----- Material supplied -----

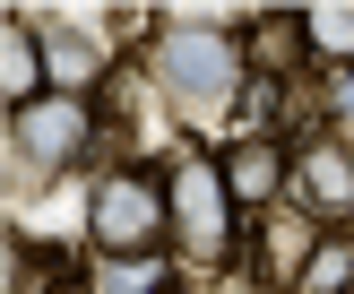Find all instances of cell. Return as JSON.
Here are the masks:
<instances>
[{
  "mask_svg": "<svg viewBox=\"0 0 354 294\" xmlns=\"http://www.w3.org/2000/svg\"><path fill=\"white\" fill-rule=\"evenodd\" d=\"M303 61H311L303 9H268V17H251V26H242V69H251V78L294 86V69H303Z\"/></svg>",
  "mask_w": 354,
  "mask_h": 294,
  "instance_id": "8",
  "label": "cell"
},
{
  "mask_svg": "<svg viewBox=\"0 0 354 294\" xmlns=\"http://www.w3.org/2000/svg\"><path fill=\"white\" fill-rule=\"evenodd\" d=\"M303 26H311V52L328 69H354V9H303Z\"/></svg>",
  "mask_w": 354,
  "mask_h": 294,
  "instance_id": "11",
  "label": "cell"
},
{
  "mask_svg": "<svg viewBox=\"0 0 354 294\" xmlns=\"http://www.w3.org/2000/svg\"><path fill=\"white\" fill-rule=\"evenodd\" d=\"M104 121H95V104L86 95H44L35 113H9V156L17 165H69V156H86V138H95Z\"/></svg>",
  "mask_w": 354,
  "mask_h": 294,
  "instance_id": "4",
  "label": "cell"
},
{
  "mask_svg": "<svg viewBox=\"0 0 354 294\" xmlns=\"http://www.w3.org/2000/svg\"><path fill=\"white\" fill-rule=\"evenodd\" d=\"M303 294H354V242H320V259H311V277H303Z\"/></svg>",
  "mask_w": 354,
  "mask_h": 294,
  "instance_id": "12",
  "label": "cell"
},
{
  "mask_svg": "<svg viewBox=\"0 0 354 294\" xmlns=\"http://www.w3.org/2000/svg\"><path fill=\"white\" fill-rule=\"evenodd\" d=\"M286 199L303 208L311 225H346L354 217V147L337 130L311 138V147H294V190H286Z\"/></svg>",
  "mask_w": 354,
  "mask_h": 294,
  "instance_id": "5",
  "label": "cell"
},
{
  "mask_svg": "<svg viewBox=\"0 0 354 294\" xmlns=\"http://www.w3.org/2000/svg\"><path fill=\"white\" fill-rule=\"evenodd\" d=\"M156 294H182V286H156Z\"/></svg>",
  "mask_w": 354,
  "mask_h": 294,
  "instance_id": "15",
  "label": "cell"
},
{
  "mask_svg": "<svg viewBox=\"0 0 354 294\" xmlns=\"http://www.w3.org/2000/svg\"><path fill=\"white\" fill-rule=\"evenodd\" d=\"M44 61H52V78L95 86V69H113V44H86V35H69L61 17H44Z\"/></svg>",
  "mask_w": 354,
  "mask_h": 294,
  "instance_id": "10",
  "label": "cell"
},
{
  "mask_svg": "<svg viewBox=\"0 0 354 294\" xmlns=\"http://www.w3.org/2000/svg\"><path fill=\"white\" fill-rule=\"evenodd\" d=\"M320 113L337 121V138H354V69H328V86H320Z\"/></svg>",
  "mask_w": 354,
  "mask_h": 294,
  "instance_id": "14",
  "label": "cell"
},
{
  "mask_svg": "<svg viewBox=\"0 0 354 294\" xmlns=\"http://www.w3.org/2000/svg\"><path fill=\"white\" fill-rule=\"evenodd\" d=\"M52 61H44V35H26V17H9V44H0V86H9V113H35L52 95Z\"/></svg>",
  "mask_w": 354,
  "mask_h": 294,
  "instance_id": "9",
  "label": "cell"
},
{
  "mask_svg": "<svg viewBox=\"0 0 354 294\" xmlns=\"http://www.w3.org/2000/svg\"><path fill=\"white\" fill-rule=\"evenodd\" d=\"M165 190H173V234L190 242V259L225 268V242L251 234V225H242V208H234V190H225V173L207 165L199 147H182V156H173V173H165Z\"/></svg>",
  "mask_w": 354,
  "mask_h": 294,
  "instance_id": "2",
  "label": "cell"
},
{
  "mask_svg": "<svg viewBox=\"0 0 354 294\" xmlns=\"http://www.w3.org/2000/svg\"><path fill=\"white\" fill-rule=\"evenodd\" d=\"M242 242L259 251V286H303L328 234H320V225H311V217H303L294 199H277L268 217H251V234H242Z\"/></svg>",
  "mask_w": 354,
  "mask_h": 294,
  "instance_id": "7",
  "label": "cell"
},
{
  "mask_svg": "<svg viewBox=\"0 0 354 294\" xmlns=\"http://www.w3.org/2000/svg\"><path fill=\"white\" fill-rule=\"evenodd\" d=\"M277 104H286L277 78H242V138H277Z\"/></svg>",
  "mask_w": 354,
  "mask_h": 294,
  "instance_id": "13",
  "label": "cell"
},
{
  "mask_svg": "<svg viewBox=\"0 0 354 294\" xmlns=\"http://www.w3.org/2000/svg\"><path fill=\"white\" fill-rule=\"evenodd\" d=\"M86 225H95V242L113 259H156L165 234H173V190L156 182V173H104Z\"/></svg>",
  "mask_w": 354,
  "mask_h": 294,
  "instance_id": "1",
  "label": "cell"
},
{
  "mask_svg": "<svg viewBox=\"0 0 354 294\" xmlns=\"http://www.w3.org/2000/svg\"><path fill=\"white\" fill-rule=\"evenodd\" d=\"M216 173H225V190H234L242 225H251V217H268V208L294 190V147L286 138H234V147L216 156Z\"/></svg>",
  "mask_w": 354,
  "mask_h": 294,
  "instance_id": "6",
  "label": "cell"
},
{
  "mask_svg": "<svg viewBox=\"0 0 354 294\" xmlns=\"http://www.w3.org/2000/svg\"><path fill=\"white\" fill-rule=\"evenodd\" d=\"M156 78H165L182 104H216L225 86H234V78H251V69H242V44L207 35V17H182V26L156 44Z\"/></svg>",
  "mask_w": 354,
  "mask_h": 294,
  "instance_id": "3",
  "label": "cell"
}]
</instances>
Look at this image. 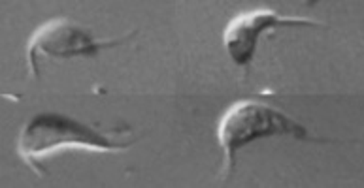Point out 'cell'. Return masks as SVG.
Wrapping results in <instances>:
<instances>
[{
    "mask_svg": "<svg viewBox=\"0 0 364 188\" xmlns=\"http://www.w3.org/2000/svg\"><path fill=\"white\" fill-rule=\"evenodd\" d=\"M127 147L129 143L112 140L109 136L100 134L74 118L55 115V113H42L31 118L23 126L19 140H17L19 155L36 173L42 170L40 160L59 150L85 149L97 150V153H115Z\"/></svg>",
    "mask_w": 364,
    "mask_h": 188,
    "instance_id": "6da1fadb",
    "label": "cell"
},
{
    "mask_svg": "<svg viewBox=\"0 0 364 188\" xmlns=\"http://www.w3.org/2000/svg\"><path fill=\"white\" fill-rule=\"evenodd\" d=\"M293 136L296 140H306L308 134L299 123L287 115L268 108L264 104L236 102L225 111L218 128L219 145L223 147L227 156V167L230 170L234 164L236 150L245 147L247 143L261 138H274V136Z\"/></svg>",
    "mask_w": 364,
    "mask_h": 188,
    "instance_id": "7a4b0ae2",
    "label": "cell"
},
{
    "mask_svg": "<svg viewBox=\"0 0 364 188\" xmlns=\"http://www.w3.org/2000/svg\"><path fill=\"white\" fill-rule=\"evenodd\" d=\"M117 42H98L92 38L91 33L83 31L74 23L66 19H53L46 23L33 34L28 43V66L34 75H38L36 70V59L38 55H48L55 59H72V57H91L97 55L102 48L117 45Z\"/></svg>",
    "mask_w": 364,
    "mask_h": 188,
    "instance_id": "3957f363",
    "label": "cell"
},
{
    "mask_svg": "<svg viewBox=\"0 0 364 188\" xmlns=\"http://www.w3.org/2000/svg\"><path fill=\"white\" fill-rule=\"evenodd\" d=\"M276 27H317V23L299 17H282L272 10H255L242 13L230 21L225 31V48L236 66L250 65L257 51V42L264 31Z\"/></svg>",
    "mask_w": 364,
    "mask_h": 188,
    "instance_id": "277c9868",
    "label": "cell"
}]
</instances>
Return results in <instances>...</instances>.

-----

Report every line of the records above that contains the word "results", matching case exactly.

Wrapping results in <instances>:
Return results in <instances>...</instances>.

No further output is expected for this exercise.